● Supplied material:
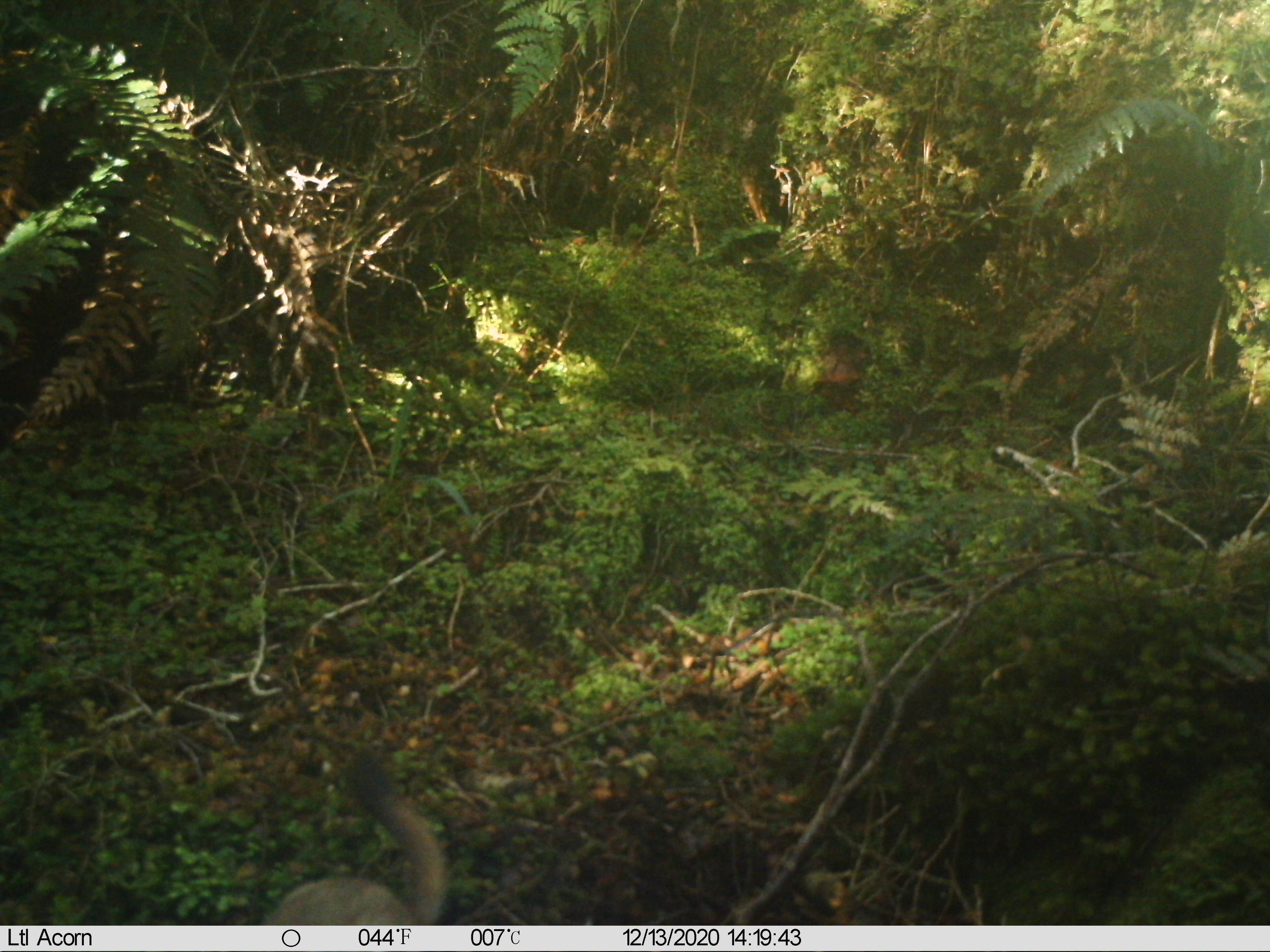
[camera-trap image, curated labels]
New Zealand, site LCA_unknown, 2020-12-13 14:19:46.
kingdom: Animalia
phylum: Chordata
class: Mammalia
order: Carnivora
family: Mustelidae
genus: Mustela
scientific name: Mustela erminea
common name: stoat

● Exercise description: Repeat the entries exactly and keep the pictures out of the copy.

● Written answer:
[camera-trap image, curated labels]
New Zealand, site LCA_unknown, 2020-12-13 14:19:46.
kingdom: Animalia
phylum: Chordata
class: Mammalia
order: Carnivora
family: Mustelidae
genus: Mustela
scientific name: Mustela erminea
common name: stoat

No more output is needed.